Baltimore Launches HIV/AIDS Education Campaign
Baltimore Mayor Sheila Dixon and the Maryland Department of Health and Mental Hygiene on Wednesday announced that the city will join CDC's national campaign to promote HIV/AIDS awareness and education, the Baltimore Sun reports. Arts, business and civic leaders gathered at City Hall on Wednesday for a workshop to discuss ways to reduce the incidence of HIV/AIDS in the city (Fritze, Baltimore Sun, 10/4). The CDC campaign is called "Heightened National Response to the HIV/AIDS Crisis Among African-Americans." Dixon is asking Baltimore leaders to participate in HIV/AIDS awareness, communication and testing in response to the epidemic in Baltimore (Mayor's Office release, 10/3).

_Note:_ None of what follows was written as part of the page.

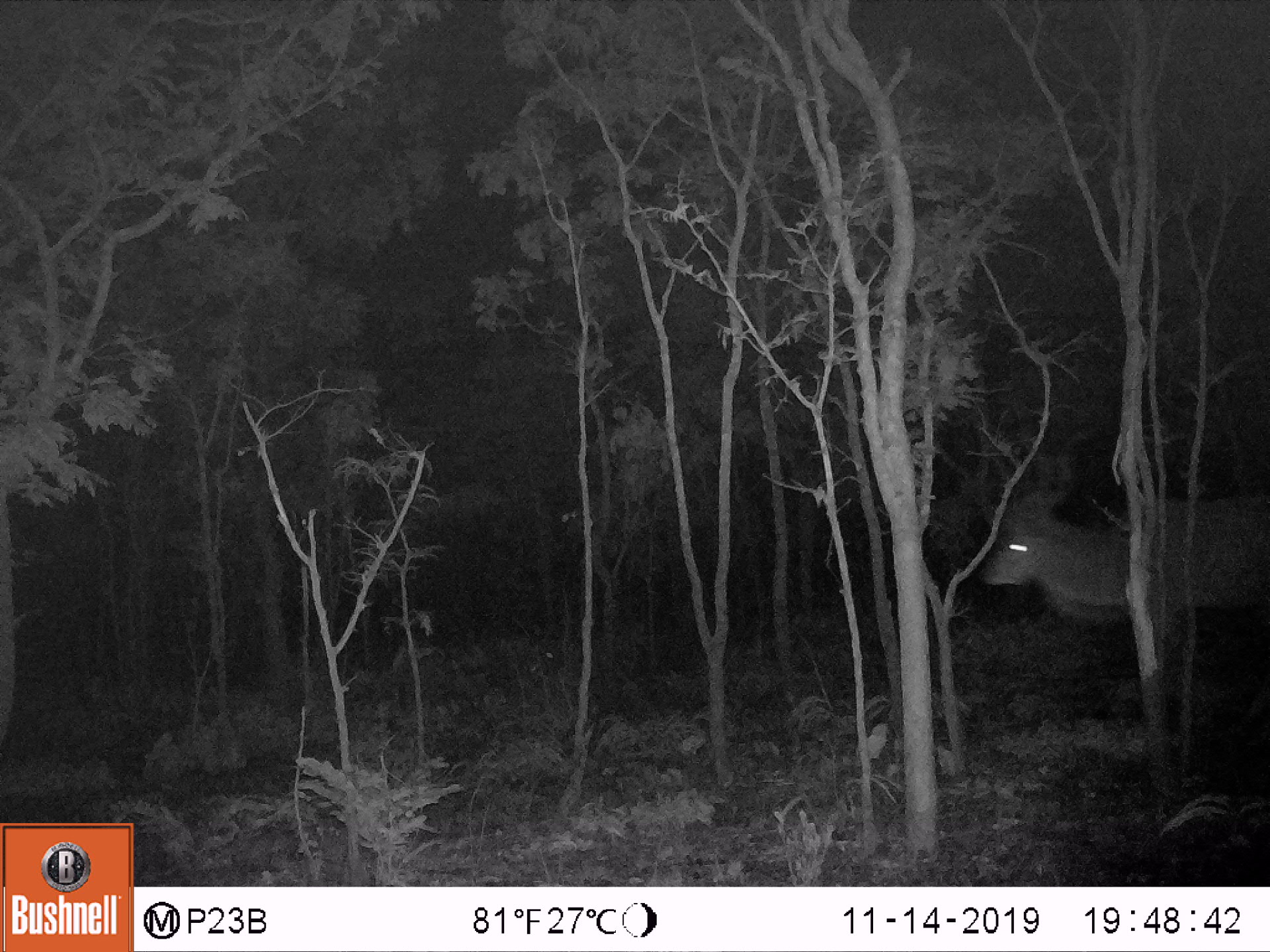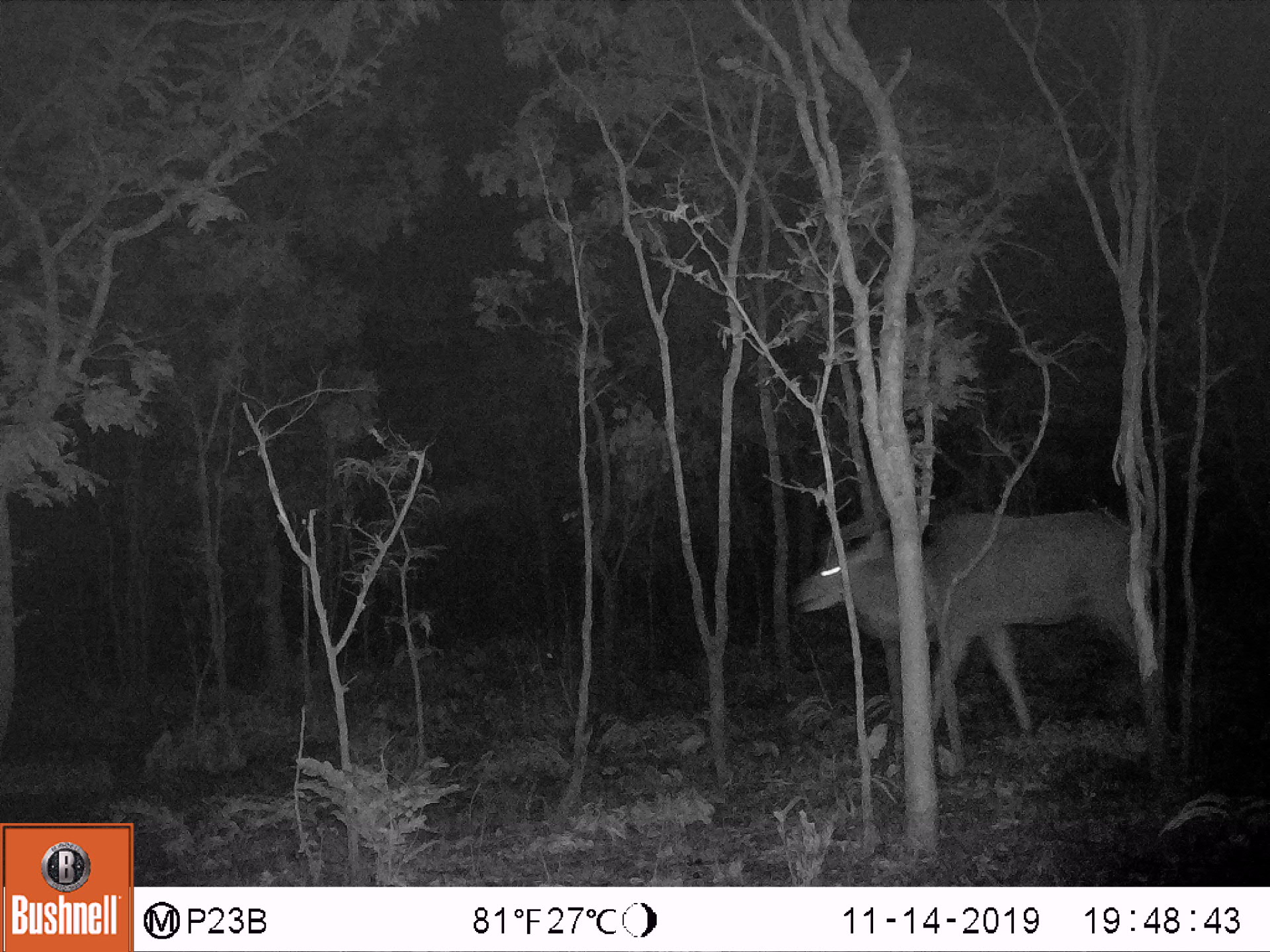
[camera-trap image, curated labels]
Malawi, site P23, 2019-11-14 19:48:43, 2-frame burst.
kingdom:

"We have a serious problem in Baltimore," Dixon said ahead of the meeting, adding, "It is a crucial issue that we have to stay focused on." Baltimore Health Commissioner Joshua Sharfstein said, "While we are succeeding in the treatment of HIV as a medical condition, we are not doing enough for prevention," adding, "Everybody understands that our number of new cases is unacceptably high." The Baltimore metropolitan area has the second-highest rate of AIDS cases in the country after Miami, according to city officials. State health data indicate there were 1,120 new HIV cases and 711 new AIDS cases between mid-2004 and mid-2005. As of December 2006, nearly 16,000 people in the city were living with HIV or AIDS, health officials said (Baltimore Sun, 10/4).